● **Challenge 1**
In the text on iommu buffer allocation, which allocation attempts are marked "(no retry)"? Give the page and order for each one.

● **Text segment**
The __iommu_alloc_buffer() is expected to be called to allocate pretty
sizeable buffers.  Upon simple tests of video I saw it trying to
allocate 4,194,304 bytes.  The function tries to be efficient about this
by starting out allocating large chunks and then moving to smaller and
smaller chunk sizes until it succeeds.

The current function is very, very slow.

One problem is the way it keeps trying and trying to allocate big
chunks.  Imagine a very fragmented memory that has 4M free but no
contiguous pages at all.  Further imagine allocating 4M (1024 pages).
We'll do the following memory allocations:
- For page 1:
  - Try to allocate order 10 (no retry)
  - Try to allocate order 9 (no retry)
  - ...
  - Try to allocate order 0 (with retry, but not needed)
- For page 2:
  - Try to allocate order 9 (no retry)
  - Try to allocate order 8 (no retry)
  - ...

● **Extracted entries**

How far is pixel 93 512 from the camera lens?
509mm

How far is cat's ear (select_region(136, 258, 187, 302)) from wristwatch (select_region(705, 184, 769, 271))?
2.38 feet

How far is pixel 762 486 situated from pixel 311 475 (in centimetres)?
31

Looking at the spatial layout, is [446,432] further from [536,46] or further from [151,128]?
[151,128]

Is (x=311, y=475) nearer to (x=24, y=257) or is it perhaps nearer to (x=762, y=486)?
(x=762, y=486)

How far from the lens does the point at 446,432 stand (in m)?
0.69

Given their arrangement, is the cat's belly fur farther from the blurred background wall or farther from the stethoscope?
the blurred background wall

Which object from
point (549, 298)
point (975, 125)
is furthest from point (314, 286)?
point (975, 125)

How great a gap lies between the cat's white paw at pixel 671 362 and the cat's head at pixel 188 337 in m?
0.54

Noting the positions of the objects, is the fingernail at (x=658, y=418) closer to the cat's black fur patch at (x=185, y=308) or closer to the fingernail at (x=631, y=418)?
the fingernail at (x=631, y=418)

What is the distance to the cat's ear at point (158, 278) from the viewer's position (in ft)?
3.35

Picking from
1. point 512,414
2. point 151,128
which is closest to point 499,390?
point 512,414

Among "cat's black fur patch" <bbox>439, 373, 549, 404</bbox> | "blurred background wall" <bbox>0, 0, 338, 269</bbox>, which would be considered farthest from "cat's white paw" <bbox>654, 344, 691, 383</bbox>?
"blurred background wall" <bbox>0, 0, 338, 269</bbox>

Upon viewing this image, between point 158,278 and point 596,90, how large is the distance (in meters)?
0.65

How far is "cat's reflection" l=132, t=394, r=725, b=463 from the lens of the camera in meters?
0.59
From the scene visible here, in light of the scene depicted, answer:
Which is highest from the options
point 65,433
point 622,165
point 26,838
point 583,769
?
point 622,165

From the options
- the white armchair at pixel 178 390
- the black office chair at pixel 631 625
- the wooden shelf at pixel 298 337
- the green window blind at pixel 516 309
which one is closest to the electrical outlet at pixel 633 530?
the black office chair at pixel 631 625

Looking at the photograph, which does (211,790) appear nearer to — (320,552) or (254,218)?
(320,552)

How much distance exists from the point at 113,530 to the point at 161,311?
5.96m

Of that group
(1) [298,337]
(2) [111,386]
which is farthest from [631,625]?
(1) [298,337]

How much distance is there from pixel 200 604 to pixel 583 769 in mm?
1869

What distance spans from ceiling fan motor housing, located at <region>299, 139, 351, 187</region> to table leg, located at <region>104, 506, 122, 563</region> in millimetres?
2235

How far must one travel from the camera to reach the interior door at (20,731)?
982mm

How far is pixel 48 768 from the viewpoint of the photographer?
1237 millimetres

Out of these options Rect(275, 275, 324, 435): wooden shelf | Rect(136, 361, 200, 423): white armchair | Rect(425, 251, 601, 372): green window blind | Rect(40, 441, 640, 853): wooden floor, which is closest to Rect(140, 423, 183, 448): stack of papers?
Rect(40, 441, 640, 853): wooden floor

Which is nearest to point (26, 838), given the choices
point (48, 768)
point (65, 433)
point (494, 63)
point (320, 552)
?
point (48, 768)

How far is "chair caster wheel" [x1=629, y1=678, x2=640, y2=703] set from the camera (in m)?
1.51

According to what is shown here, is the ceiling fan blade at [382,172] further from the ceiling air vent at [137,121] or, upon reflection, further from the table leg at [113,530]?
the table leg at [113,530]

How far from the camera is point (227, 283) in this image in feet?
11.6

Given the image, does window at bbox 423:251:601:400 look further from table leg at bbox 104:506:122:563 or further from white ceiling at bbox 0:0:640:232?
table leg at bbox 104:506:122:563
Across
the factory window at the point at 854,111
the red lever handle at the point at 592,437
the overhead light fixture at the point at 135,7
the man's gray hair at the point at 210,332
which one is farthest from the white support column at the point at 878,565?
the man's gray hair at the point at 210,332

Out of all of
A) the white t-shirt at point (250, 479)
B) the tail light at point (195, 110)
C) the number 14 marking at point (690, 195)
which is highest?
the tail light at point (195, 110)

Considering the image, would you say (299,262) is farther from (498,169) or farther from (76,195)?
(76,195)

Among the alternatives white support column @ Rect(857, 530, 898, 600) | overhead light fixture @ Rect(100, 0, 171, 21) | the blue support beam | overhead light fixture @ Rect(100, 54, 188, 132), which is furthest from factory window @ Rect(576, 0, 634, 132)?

● **Challenge 2**
Which lines of the records contain the word "fixture"? Collect and copy each of them.

● **Written response 1**
- Page 1: order 10
- Page 1: order 9
- Page 2: order 9
- Page 2: order 8

● **Written response 2**
the overhead light fixture at the point at 135,7
Among the alternatives white support column @ Rect(857, 530, 898, 600) | overhead light fixture @ Rect(100, 0, 171, 21) | the blue support beam | overhead light fixture @ Rect(100, 54, 188, 132), which is furthest from factory window @ Rect(576, 0, 634, 132)?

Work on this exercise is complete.